Tag Archives: novel

How true can a story be?

IF YOU WANT ‘TRUTH’ WRITE MEMOIR?

Knowing that memoir, non-fiction, history… all are someone’s version of  ‘the truth’ or ‘what actually happened.’

Back before I finished Pride’s Children: PURGATORY, I remember wondering whether it was okay to tell a story that would take quite a lot to be true, and yet should feel absolutely as if it was true, as all fiction that lasts does.

The image above, or a very ripe strawberry, reminds me of one of the early scenes in Firefly (one of our family’s all-time favorite TV shows), where Kaylee acquires an amazing strawberry from Shepherd Book, as part of his passage on the ship.

Is the idea better than the reality?

I can’t eat one – and we have them daily here – without thinking of the look on her face as she bites into the perfect fruit. All of them aren’t that perfect, but we don’t care – the idea of  ‘strawberry’ is a powerful umbrella which covers a little imperfection here and there.

- _Material provided_
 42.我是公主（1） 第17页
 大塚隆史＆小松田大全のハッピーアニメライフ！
...
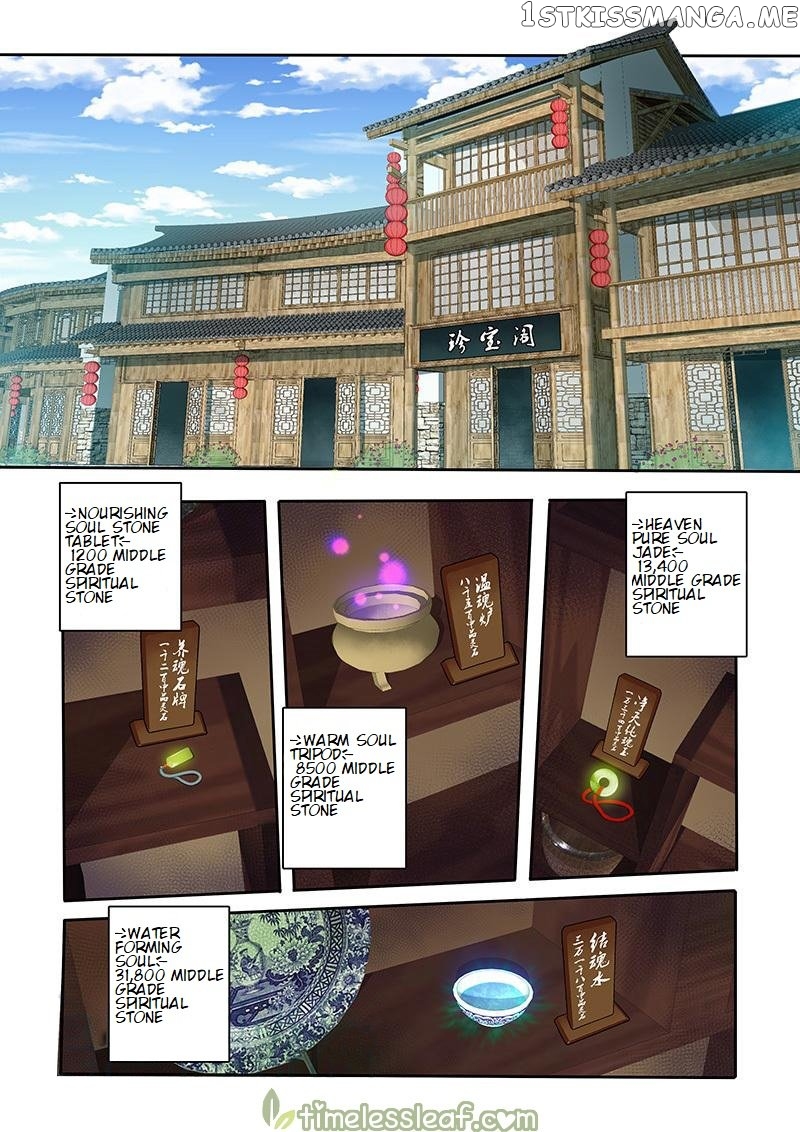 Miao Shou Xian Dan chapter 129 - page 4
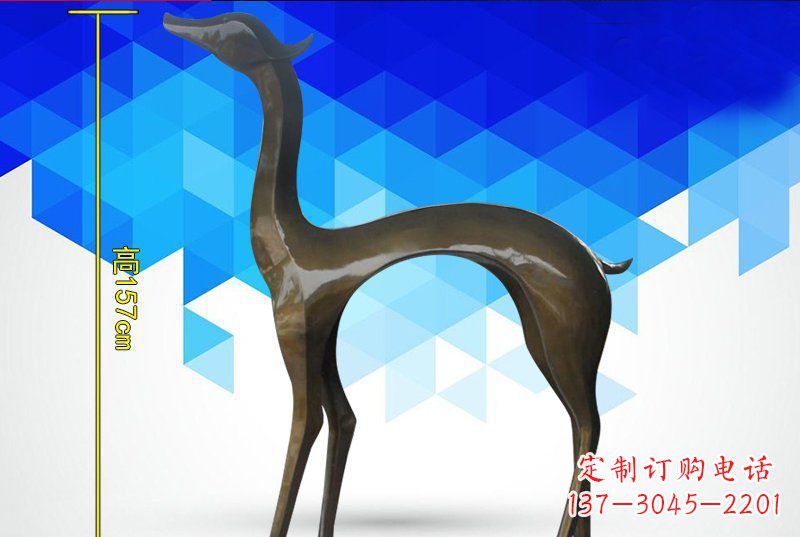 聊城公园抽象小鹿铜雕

- _Problem to work on_
Reproduce word for word the passage from the post on truth in fiction above, beginning with the words "IF YOU WANT" and stopping after "on the ship.".

- _Solution to the problem_
IF YOU WANT ‘TRUTH’ WRITE MEMOIR?

Knowing that memoir, non-fiction, history… all are someone’s version of  ‘the truth’ or ‘what actually happened.’

Back before I finished Pride’s Children: PURGATORY, I remember wondering whether it was okay to tell a story that would take quite a lot to be true, and yet should feel absolutely as if it was true, as all fiction that lasts does.

The image above, or a very ripe strawberry, reminds me of one of the early scenes in Firefly (one of our family’s all-time favorite TV shows), where Kaylee acquires an amazing strawberry from Shepherd Book, as part of his passage on the ship.